Questions to ask might include:

  • Why did I develop this fear?
  • Will this fear go away on its own?
  • What can I do to make my symptoms better?
  • What treatments do you recommend?
  • Would exposure therapy or CBT help me?
  • What are the side effects of medicines commonly used for this condition?
  • If I decide to take medicines, how long will it take for my symptoms to get better?
  • How much improvement can I expect if I follow the treatment plan?
  • I have other health conditions. How can I best manage them together?
  • Are there brochures or other printed material that I can have?
  • What websites do you recommend?

Do not hesitate to ask other questions during your appointment.
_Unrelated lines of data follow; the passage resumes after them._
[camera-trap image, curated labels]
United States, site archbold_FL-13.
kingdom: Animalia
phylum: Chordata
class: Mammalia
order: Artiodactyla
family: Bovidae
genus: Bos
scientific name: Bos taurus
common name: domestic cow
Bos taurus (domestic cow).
What to expect from your doctor

Your doctor may ask:

  • Do you avoid any situations or places because you fear they'll trigger your symptoms?
  • When did you first notice these symptoms?
  • When are your symptoms most likely to occur?
  • Does anything seem to make your symptoms better or worse?
  • Have you recently had an attack when you felt scared or anxious all of a sudden?
  • During these attacks of fear or anxiety, have you ever felt like you could not breathe or like you were having a heart attack?
  • Have you recently been feeling nervous, anxious or on edge?
  • What other symptoms do you have?
  • How do your symptoms affect your life and the people closest to you?
  • Do you have any medical conditions?
  • Have you been treated for other mental health issues in the past? If yes, what type of therapy helped the most?
  • How often do you drink beverages that have caffeine? How many caffeinated beverages do you drink?
  • How often do you drink alcohol or use street drugs?
  • Have you ever thought about harming yourself?

Be ready to answer questions to make sure you have time to go over points you want to spend more time on.